Edy menambahkan, sebelum adanya Permenperin 03/2021, instrument atau aturan yang dibuat pemerintah saat itu kurang kuat.
"Dan lebih parah lagi pengaturan izin soal pabrik gula kurang memadai sebelum adanya Permemperin 03/2021. Bayangkan satu pabrik lahir 2 macam gula ada Gula Kristal Putih (GKP) dan Gula Kristal Rafinasi (GKR) apalagi dengan GKP dapat penugasan bahan baku raw sugar import, ini kan sama saja mematikan industri gula berbasis tebu rakyat. Dengan hadirnya Permenperin 03/2021 persoalan itu mulai dibenahi," tandasnya.
Selain itu, kata Edy lagi, sebelum lahirnya Permenperin 03/2021, tatakelola gula khususnya pengawasan kurang kuat ketika ada kecurangan-kecurangan misalnya.
"Bagaimana penegak hukum membedakan pelanggarannya dan bagaimana mengaudit itu, sebelum terbitnya Permenperin 03/2021 agak susah melakukan audit dan pengawasan, mereka bisa leluasa dimana gula raw sugar bisa diproses ke GKP. Terus suruh bersaing, pertanyaaannya gimana mereka bisa jual gula lebih murah?Sementara Harga Pokok Pembelian (HPP) petani tinggi, tenaga kerja mahal, pupuk mahal apalagi subsidi susah bahkan tebu hampir punah tidak dapat subsidi sewa lahan dan kalah saing. Sementara pemerintah menghitung Biaya Beban Produksi (BBP) komponennya pupuk subsidi," tandasnya.
"Apa ini yang di inginkan dan di tunggu matinya industri dalam negeri berbasis tebu. Kalau sudah petani mati dan tidak tanam tebu, berharap import terus lebih murah. Kalau sudah lumpuh dan tergantung maka tinggal nunggu negara di bunuh ekonominya oleh negara lain," sambungnya.
Edy juga menduga, pembelian tebu hasil panen petani dengan harga tinggi sebagai siasat belaka agar mendapat jatah impor gula rafinasi.
"Rendemen tinggi bolehlah dinikmati petani yang setor namun itu hanya untuk mengelabui bahwa 2 PG tersebut sudah cukup memenuhi syarat tebu namun berharap 80% bahan baku kekurangannya di beri ijin import," tandasnya.

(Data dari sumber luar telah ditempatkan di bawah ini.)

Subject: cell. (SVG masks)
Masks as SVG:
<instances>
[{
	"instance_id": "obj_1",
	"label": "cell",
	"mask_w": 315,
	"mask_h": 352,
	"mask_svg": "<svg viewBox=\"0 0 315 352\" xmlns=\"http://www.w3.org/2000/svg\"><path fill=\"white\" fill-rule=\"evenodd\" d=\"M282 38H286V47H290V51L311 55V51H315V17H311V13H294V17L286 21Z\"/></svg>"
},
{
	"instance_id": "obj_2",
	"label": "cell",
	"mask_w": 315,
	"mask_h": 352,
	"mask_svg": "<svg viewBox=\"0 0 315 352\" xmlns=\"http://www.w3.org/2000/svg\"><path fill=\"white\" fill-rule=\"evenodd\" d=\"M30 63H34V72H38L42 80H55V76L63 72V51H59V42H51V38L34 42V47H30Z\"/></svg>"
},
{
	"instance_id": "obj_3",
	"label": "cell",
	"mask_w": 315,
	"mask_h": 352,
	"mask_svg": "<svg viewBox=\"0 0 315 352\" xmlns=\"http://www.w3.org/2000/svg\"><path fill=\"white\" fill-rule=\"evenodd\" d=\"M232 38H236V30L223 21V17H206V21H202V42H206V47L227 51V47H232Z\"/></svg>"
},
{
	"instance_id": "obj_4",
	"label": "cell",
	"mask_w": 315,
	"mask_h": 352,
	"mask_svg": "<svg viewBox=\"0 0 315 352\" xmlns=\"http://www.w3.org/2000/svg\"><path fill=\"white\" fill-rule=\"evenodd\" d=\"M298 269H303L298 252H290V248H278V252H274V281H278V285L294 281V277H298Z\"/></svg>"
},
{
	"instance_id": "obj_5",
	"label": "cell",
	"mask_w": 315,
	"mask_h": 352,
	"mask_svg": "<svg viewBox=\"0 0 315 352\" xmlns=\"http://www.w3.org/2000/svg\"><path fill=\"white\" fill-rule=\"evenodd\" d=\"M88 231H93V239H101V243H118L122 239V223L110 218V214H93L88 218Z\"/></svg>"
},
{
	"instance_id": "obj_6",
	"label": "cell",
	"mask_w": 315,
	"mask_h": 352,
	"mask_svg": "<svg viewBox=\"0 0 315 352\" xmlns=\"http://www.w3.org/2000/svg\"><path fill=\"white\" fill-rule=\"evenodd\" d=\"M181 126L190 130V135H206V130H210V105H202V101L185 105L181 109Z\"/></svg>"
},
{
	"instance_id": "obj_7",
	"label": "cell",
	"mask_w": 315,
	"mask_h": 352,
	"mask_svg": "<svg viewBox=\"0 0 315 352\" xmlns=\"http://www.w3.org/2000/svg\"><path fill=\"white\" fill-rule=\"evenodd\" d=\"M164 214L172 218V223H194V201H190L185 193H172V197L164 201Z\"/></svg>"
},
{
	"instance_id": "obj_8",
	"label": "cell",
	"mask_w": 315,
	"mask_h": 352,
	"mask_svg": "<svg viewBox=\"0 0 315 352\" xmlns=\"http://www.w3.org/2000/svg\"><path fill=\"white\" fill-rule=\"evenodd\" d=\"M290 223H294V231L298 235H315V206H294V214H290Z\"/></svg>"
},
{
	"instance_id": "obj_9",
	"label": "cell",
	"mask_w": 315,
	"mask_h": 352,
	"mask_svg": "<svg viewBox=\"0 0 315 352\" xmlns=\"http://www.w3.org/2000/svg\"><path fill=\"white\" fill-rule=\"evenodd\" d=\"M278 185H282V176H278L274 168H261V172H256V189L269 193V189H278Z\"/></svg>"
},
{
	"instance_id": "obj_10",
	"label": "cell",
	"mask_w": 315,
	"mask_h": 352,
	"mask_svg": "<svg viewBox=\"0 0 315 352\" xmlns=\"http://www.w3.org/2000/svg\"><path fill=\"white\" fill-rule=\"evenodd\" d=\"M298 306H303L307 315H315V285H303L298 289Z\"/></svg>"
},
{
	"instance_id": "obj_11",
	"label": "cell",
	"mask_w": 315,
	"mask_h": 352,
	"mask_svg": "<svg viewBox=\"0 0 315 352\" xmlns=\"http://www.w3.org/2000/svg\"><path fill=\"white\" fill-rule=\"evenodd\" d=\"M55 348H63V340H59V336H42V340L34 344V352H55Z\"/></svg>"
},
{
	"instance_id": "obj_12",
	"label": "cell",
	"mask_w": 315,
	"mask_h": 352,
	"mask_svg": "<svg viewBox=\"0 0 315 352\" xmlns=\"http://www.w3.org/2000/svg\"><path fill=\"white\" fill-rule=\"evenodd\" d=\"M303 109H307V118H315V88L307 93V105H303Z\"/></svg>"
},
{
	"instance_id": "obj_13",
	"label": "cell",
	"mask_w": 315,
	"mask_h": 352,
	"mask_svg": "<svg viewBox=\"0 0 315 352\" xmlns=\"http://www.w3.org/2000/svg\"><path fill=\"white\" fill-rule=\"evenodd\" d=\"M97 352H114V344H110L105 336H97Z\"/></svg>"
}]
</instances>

Sekali lagi, Edy menegaskan, hadirnya Permemperin no 3 tahun 2021 itu sudah tepat dan sebagai instrument bagi masyarakat dan penegak hukum dalam pengawasan terhadap peredaran gula sesuai jenis dan peruntukannya.
"Karena gula masuk dalam barang yang di awasi atau dalam pengawasan oleh negara. Peraturan di tetapkan untuk melindungi dan menjaga semua pihak supaya program swasembada bisa tercapai tentunya secara bertahap mengurangi impor dan menaikkan produksi dengan menjamin kelangsungan budidaya tanaman tebu dan pabriknya," pungkasnya.